— Вот сказывали наши флюгарки, долгое время полуношником (NO ветром) от Сосновца (остров в горле Белого Моря), подходило дело это к Стретьеву дню, прошел тот праздник, мы долго не думаем на ту пору, сейчас на Кеды с ружьями! — рассказывали мне промышленники мезенские, — тысячи до полуторы народу на это время сбирается. Знаем уж мы это доточно, что наметали утельги бельков своих беленьких, словно серебряных, черноглазеньких таких, чистеньких, гладеньких. С берега мы прямо на льдины идем и все свое богатство тащим: и лодку, и ружья, и котелки, и пищу — все до последней крохи, потому что уж нам на то время нет нужды в промысловых избах. На льдинах мы и огонек раскладываем, и кашицу тут себе варим, и спать тут ложимся; разве который уже боярской кости, так тот под лодку прячется. И ничего, благодаря богу живы бываем: в море-то ведь потеплей на ту пору живет; на горе (то есть на берегу) забористей. Так вот ладно же: постой! Выйдем на льдину, смекаем: коли зверь этот на свой глаз чуток и на нос тоже, что коли, мол, он духу человечьего не терпит и на вид ему человек противен, мы его облукавим: на что и царь в голове сидит? Ладно!
----
→ УСЛОВИЕ ЗАДАЧИ A
Верните без изменений строки из записей: начните со строки, в которой есть "Out of sparse", и закончите строкой, в которой есть "4. silhouetted firefighter, located", включая обе.
----
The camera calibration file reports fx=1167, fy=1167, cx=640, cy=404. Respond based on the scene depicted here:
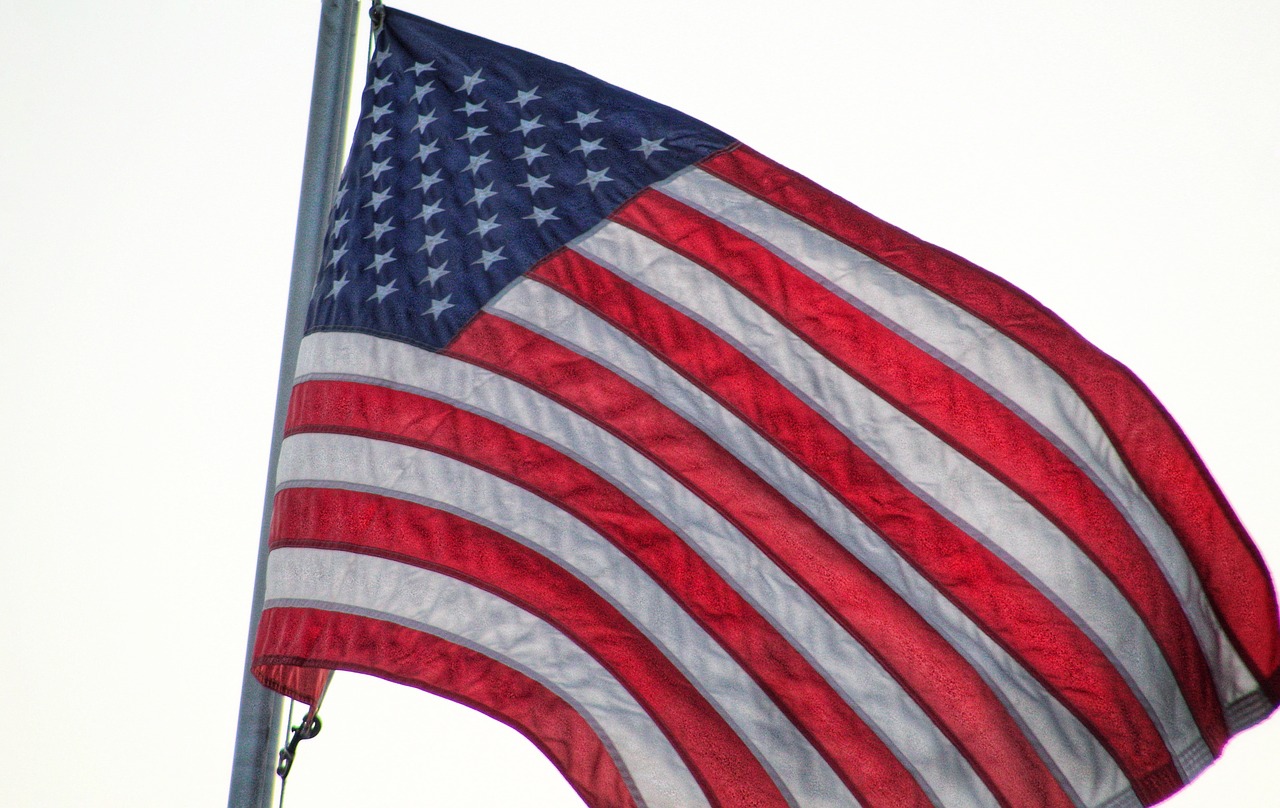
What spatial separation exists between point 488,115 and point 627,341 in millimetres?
1306

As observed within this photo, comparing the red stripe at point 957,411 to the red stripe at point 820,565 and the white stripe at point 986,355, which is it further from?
the red stripe at point 820,565

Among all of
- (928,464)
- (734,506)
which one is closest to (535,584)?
(734,506)

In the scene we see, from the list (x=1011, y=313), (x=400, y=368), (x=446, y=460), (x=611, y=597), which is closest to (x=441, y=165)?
(x=400, y=368)

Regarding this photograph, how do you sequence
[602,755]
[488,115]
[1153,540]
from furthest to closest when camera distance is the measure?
[488,115], [602,755], [1153,540]

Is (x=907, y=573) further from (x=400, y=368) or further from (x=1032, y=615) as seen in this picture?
(x=400, y=368)

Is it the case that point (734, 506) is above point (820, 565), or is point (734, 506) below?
above

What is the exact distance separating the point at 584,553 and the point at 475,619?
0.54m

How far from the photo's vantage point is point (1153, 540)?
4.39 metres

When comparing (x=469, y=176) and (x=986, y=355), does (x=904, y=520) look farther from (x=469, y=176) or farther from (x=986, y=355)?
(x=469, y=176)

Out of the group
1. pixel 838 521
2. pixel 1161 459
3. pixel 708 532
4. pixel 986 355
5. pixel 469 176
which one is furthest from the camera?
pixel 469 176

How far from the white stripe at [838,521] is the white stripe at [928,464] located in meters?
0.25

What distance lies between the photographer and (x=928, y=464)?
4594 millimetres

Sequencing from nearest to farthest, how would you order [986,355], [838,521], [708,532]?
[986,355] < [838,521] < [708,532]

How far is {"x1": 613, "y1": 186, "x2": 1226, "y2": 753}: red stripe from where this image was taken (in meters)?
4.36
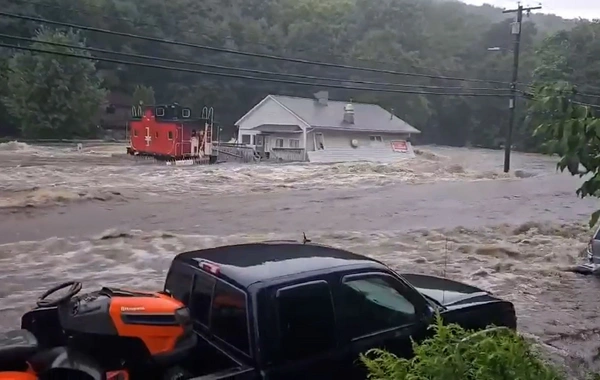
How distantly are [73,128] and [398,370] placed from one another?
5629 cm

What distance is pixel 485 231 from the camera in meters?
17.7

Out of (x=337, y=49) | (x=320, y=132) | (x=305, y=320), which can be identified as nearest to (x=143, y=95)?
(x=337, y=49)

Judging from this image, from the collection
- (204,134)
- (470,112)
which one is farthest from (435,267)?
(470,112)

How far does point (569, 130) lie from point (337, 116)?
42.6 m

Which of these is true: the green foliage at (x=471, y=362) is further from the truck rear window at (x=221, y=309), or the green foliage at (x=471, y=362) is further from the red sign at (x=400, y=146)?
the red sign at (x=400, y=146)

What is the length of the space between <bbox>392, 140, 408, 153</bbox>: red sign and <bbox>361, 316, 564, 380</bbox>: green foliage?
44.9m

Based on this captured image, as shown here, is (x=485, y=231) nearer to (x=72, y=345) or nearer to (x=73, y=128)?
(x=72, y=345)

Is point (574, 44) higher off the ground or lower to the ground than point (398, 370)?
higher

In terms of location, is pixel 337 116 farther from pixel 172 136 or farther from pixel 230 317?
pixel 230 317

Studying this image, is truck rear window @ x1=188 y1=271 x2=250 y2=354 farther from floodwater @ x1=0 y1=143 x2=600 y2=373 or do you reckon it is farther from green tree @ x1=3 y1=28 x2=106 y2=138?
green tree @ x1=3 y1=28 x2=106 y2=138

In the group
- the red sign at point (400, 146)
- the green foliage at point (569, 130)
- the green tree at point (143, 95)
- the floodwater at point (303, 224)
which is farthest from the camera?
the green tree at point (143, 95)

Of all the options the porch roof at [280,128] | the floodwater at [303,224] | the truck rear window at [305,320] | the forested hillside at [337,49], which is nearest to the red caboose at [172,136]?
the floodwater at [303,224]

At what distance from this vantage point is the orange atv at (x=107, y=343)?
3.48 m

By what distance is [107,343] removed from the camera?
355cm
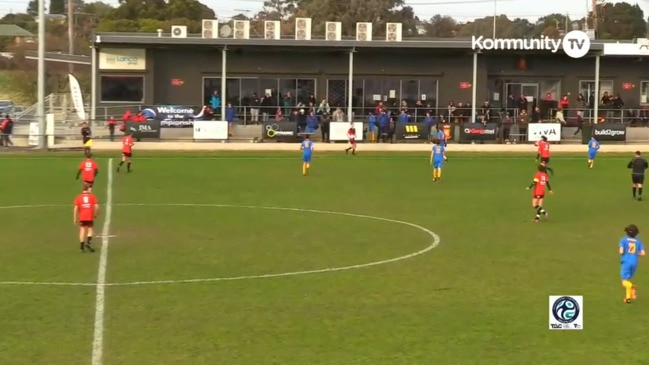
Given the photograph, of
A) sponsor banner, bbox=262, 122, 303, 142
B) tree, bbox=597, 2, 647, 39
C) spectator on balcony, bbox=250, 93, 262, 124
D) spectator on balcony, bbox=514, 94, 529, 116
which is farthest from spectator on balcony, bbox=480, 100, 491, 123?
tree, bbox=597, 2, 647, 39

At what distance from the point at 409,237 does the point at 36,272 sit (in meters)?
8.64

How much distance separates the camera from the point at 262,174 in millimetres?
37156

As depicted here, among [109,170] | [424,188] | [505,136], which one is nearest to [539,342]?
[424,188]

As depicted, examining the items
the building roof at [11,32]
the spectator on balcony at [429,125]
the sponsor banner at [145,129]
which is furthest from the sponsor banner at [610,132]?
the building roof at [11,32]

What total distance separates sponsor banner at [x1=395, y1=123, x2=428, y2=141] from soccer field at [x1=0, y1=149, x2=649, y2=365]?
→ 20386 millimetres

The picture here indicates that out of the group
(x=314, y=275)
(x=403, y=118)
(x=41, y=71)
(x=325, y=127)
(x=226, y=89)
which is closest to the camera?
(x=314, y=275)

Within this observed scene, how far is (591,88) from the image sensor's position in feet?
196

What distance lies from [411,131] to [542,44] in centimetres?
975

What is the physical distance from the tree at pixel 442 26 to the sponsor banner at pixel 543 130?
262ft

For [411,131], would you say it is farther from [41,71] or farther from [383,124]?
[41,71]

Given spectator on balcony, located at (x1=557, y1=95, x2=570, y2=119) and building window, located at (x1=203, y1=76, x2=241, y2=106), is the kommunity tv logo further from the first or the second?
building window, located at (x1=203, y1=76, x2=241, y2=106)

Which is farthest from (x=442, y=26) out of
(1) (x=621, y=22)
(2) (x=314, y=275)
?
(2) (x=314, y=275)

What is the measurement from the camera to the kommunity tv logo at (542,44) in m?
55.0

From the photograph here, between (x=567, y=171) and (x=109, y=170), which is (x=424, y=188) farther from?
(x=109, y=170)
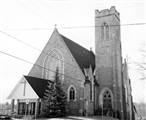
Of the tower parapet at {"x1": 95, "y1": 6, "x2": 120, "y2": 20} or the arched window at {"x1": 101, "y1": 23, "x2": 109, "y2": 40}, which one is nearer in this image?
the arched window at {"x1": 101, "y1": 23, "x2": 109, "y2": 40}

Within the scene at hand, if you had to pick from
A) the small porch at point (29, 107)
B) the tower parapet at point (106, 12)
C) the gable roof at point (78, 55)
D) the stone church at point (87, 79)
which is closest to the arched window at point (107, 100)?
the stone church at point (87, 79)

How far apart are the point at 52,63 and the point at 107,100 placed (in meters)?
10.8

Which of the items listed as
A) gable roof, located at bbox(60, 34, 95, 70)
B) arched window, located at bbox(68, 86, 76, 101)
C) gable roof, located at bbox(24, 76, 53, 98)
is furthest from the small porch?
gable roof, located at bbox(60, 34, 95, 70)

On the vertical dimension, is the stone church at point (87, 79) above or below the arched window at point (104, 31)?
below

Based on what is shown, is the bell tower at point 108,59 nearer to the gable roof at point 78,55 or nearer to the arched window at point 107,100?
the arched window at point 107,100

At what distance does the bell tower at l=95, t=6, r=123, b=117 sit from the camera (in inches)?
1227

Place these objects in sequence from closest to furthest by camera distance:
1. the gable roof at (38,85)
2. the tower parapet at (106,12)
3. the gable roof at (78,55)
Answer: the gable roof at (38,85) < the gable roof at (78,55) < the tower parapet at (106,12)

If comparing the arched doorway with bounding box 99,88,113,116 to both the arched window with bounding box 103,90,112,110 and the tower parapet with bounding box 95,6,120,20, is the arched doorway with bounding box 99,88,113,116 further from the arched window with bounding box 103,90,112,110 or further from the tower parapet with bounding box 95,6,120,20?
the tower parapet with bounding box 95,6,120,20

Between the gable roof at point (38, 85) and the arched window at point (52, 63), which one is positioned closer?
the gable roof at point (38, 85)

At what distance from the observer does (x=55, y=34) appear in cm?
3472

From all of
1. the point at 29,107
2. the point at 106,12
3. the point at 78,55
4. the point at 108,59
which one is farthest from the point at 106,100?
the point at 106,12

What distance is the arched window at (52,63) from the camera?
3375 cm

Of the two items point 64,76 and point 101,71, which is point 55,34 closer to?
point 64,76

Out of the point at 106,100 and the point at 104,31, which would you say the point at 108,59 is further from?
the point at 106,100
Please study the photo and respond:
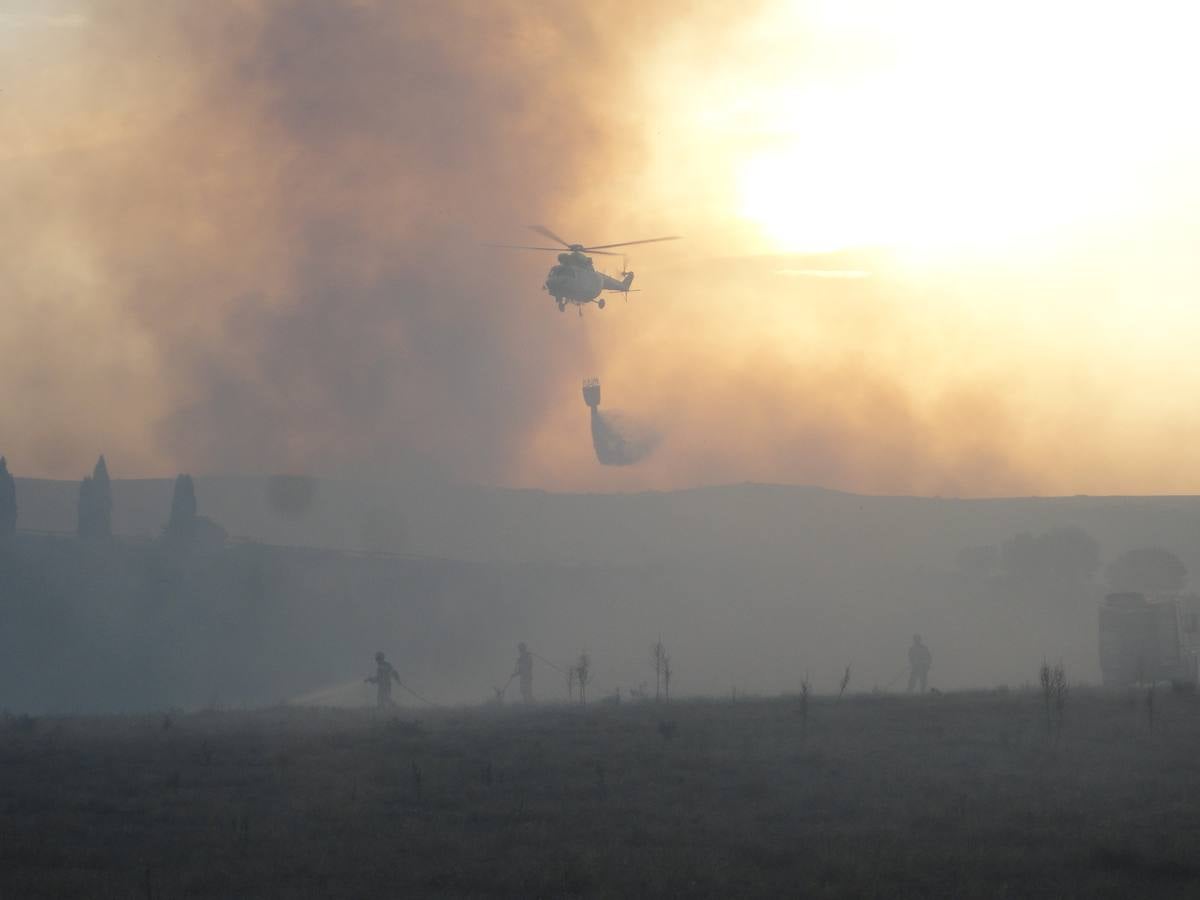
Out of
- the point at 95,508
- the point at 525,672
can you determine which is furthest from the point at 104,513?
the point at 525,672

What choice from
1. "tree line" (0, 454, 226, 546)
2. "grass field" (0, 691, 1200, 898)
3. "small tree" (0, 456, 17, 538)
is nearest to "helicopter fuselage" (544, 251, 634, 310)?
"grass field" (0, 691, 1200, 898)

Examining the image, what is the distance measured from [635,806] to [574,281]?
178ft

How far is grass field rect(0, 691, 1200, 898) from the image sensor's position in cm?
1616

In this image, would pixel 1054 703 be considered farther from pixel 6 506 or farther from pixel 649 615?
pixel 6 506

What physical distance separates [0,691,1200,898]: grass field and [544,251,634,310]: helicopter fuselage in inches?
1693

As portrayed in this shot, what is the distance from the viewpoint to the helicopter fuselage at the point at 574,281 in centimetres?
7244

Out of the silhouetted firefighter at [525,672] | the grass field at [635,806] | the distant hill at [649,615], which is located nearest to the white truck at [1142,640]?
the grass field at [635,806]

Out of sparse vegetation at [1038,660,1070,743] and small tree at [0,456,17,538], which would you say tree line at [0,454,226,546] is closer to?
small tree at [0,456,17,538]

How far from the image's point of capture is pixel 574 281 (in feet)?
239

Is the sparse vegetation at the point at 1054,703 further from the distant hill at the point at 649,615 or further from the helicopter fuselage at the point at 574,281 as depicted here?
the distant hill at the point at 649,615

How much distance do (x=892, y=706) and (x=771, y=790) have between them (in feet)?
33.3

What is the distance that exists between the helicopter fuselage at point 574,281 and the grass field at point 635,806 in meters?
43.0

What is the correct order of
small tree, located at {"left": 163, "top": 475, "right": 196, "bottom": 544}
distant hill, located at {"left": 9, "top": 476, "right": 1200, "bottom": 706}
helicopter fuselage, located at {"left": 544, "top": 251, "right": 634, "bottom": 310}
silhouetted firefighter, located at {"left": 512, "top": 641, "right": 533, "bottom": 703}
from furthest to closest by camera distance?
1. small tree, located at {"left": 163, "top": 475, "right": 196, "bottom": 544}
2. distant hill, located at {"left": 9, "top": 476, "right": 1200, "bottom": 706}
3. helicopter fuselage, located at {"left": 544, "top": 251, "right": 634, "bottom": 310}
4. silhouetted firefighter, located at {"left": 512, "top": 641, "right": 533, "bottom": 703}

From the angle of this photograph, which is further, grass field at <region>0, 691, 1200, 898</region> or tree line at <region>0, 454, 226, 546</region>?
tree line at <region>0, 454, 226, 546</region>
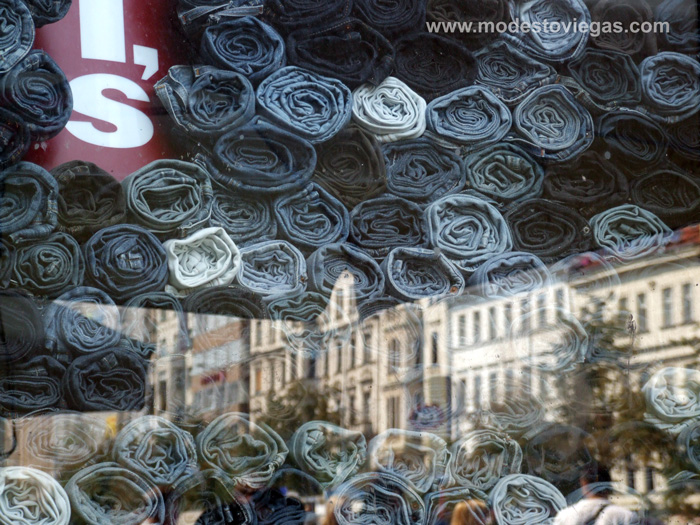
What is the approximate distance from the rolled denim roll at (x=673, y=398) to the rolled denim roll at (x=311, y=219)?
69 cm

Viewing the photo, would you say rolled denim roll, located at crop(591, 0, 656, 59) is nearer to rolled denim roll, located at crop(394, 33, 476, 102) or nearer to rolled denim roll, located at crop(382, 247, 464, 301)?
rolled denim roll, located at crop(394, 33, 476, 102)

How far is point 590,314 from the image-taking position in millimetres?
1764

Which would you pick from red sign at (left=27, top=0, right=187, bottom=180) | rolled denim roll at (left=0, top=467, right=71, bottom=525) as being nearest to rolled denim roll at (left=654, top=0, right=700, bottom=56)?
red sign at (left=27, top=0, right=187, bottom=180)

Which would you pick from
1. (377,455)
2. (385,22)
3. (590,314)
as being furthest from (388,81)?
(377,455)

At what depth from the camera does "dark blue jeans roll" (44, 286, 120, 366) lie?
1444 millimetres

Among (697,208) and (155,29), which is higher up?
(155,29)

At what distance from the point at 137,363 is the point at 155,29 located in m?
0.63

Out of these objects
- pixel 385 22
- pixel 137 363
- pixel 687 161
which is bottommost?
pixel 137 363

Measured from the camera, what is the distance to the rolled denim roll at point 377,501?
155 centimetres

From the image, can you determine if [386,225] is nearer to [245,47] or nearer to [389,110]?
[389,110]

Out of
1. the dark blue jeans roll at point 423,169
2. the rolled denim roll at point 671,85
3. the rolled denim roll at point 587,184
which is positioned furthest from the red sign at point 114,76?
the rolled denim roll at point 671,85

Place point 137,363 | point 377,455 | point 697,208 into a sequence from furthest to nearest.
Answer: point 697,208 → point 377,455 → point 137,363

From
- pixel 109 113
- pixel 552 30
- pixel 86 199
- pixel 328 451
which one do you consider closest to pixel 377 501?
pixel 328 451

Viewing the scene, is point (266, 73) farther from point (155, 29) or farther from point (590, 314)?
point (590, 314)
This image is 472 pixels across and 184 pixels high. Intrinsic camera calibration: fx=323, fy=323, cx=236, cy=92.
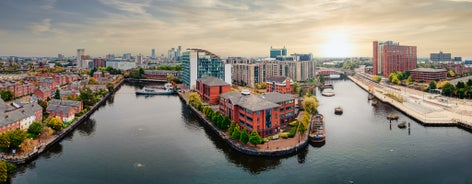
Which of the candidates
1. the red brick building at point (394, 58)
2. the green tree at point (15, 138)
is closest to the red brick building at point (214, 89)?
the green tree at point (15, 138)

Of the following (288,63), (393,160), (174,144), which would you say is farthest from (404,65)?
(174,144)

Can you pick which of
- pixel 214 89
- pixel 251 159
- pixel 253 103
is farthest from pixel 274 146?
pixel 214 89

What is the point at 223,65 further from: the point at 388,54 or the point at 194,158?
the point at 388,54

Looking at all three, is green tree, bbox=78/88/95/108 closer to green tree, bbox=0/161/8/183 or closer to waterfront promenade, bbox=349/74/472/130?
green tree, bbox=0/161/8/183

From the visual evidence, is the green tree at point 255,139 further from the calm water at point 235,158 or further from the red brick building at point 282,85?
the red brick building at point 282,85

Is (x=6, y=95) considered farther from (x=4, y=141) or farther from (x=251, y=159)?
(x=251, y=159)
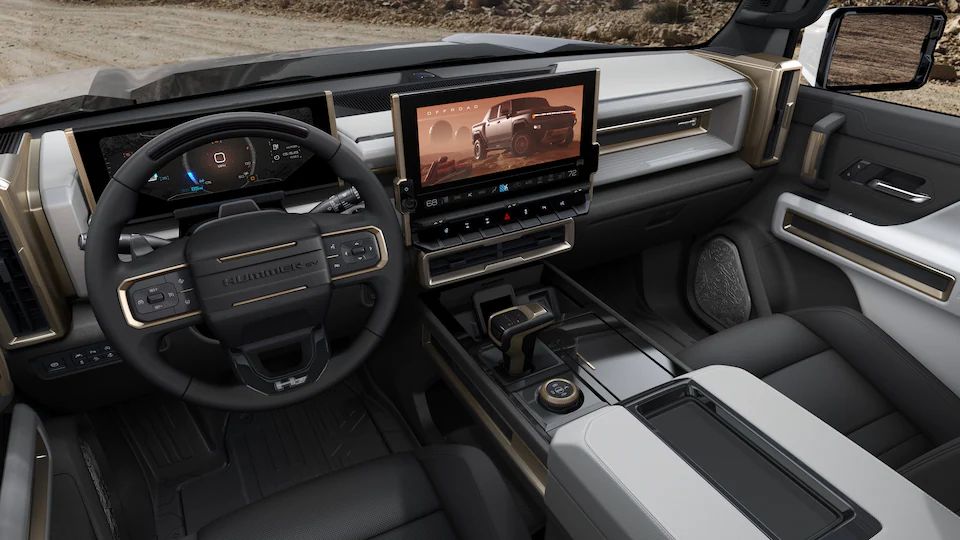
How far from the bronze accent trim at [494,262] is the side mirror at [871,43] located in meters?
1.26

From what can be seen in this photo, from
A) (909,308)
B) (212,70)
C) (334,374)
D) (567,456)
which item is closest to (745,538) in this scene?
(567,456)

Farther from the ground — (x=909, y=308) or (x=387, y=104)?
(x=387, y=104)

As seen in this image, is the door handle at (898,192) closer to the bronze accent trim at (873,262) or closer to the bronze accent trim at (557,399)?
the bronze accent trim at (873,262)

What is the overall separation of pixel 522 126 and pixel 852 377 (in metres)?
1.23

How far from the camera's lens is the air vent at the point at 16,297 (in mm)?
1222

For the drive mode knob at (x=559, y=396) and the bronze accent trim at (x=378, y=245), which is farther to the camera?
the drive mode knob at (x=559, y=396)

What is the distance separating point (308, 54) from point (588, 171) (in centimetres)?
98

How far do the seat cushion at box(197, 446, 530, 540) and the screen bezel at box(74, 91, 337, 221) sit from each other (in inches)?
27.0

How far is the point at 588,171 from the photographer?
1762mm

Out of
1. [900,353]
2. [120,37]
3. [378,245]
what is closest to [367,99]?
[378,245]

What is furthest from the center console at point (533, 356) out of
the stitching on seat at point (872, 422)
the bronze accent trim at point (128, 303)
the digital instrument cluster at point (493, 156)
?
the bronze accent trim at point (128, 303)

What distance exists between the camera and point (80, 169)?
1.23m

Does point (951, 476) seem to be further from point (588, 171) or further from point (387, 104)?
point (387, 104)

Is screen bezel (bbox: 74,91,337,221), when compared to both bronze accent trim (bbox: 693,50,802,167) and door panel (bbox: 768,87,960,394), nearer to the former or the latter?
bronze accent trim (bbox: 693,50,802,167)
----
→ УСЛОВИЕ ЗАДАЧИ B
Перечислите всё, что, согласно тексту о мезенских промышленниках, они тащат с берега на льдины.

→ ИТОГОВЫЙ ОТВЕТ A
Out of sparse vegetation at [1038,660,1070,743] and small tree at [0,456,17,538], which would you say tree line at [0,454,226,546] is closer to?
small tree at [0,456,17,538]

How far from the image's point of capture is pixel 574 281 (in feet)?
239

Is the sparse vegetation at the point at 1054,703 further from the distant hill at the point at 649,615 or further from the helicopter fuselage at the point at 574,281 as depicted here?
the distant hill at the point at 649,615

How much distance do (x=892, y=706) and (x=771, y=790) have between them (in feet)?
33.3

What is the distance that exists between the helicopter fuselage at point 574,281 and the grass field at point 635,806 in meters?
43.0

What is the correct order of
small tree, located at {"left": 163, "top": 475, "right": 196, "bottom": 544}
distant hill, located at {"left": 9, "top": 476, "right": 1200, "bottom": 706}
helicopter fuselage, located at {"left": 544, "top": 251, "right": 634, "bottom": 310}
silhouetted firefighter, located at {"left": 512, "top": 641, "right": 533, "bottom": 703}
from furthest to closest by camera distance?
1. small tree, located at {"left": 163, "top": 475, "right": 196, "bottom": 544}
2. distant hill, located at {"left": 9, "top": 476, "right": 1200, "bottom": 706}
3. helicopter fuselage, located at {"left": 544, "top": 251, "right": 634, "bottom": 310}
4. silhouetted firefighter, located at {"left": 512, "top": 641, "right": 533, "bottom": 703}

→ ИТОГОВЫЙ ОТВЕТ B
Лодка, ружья, котелки, пища.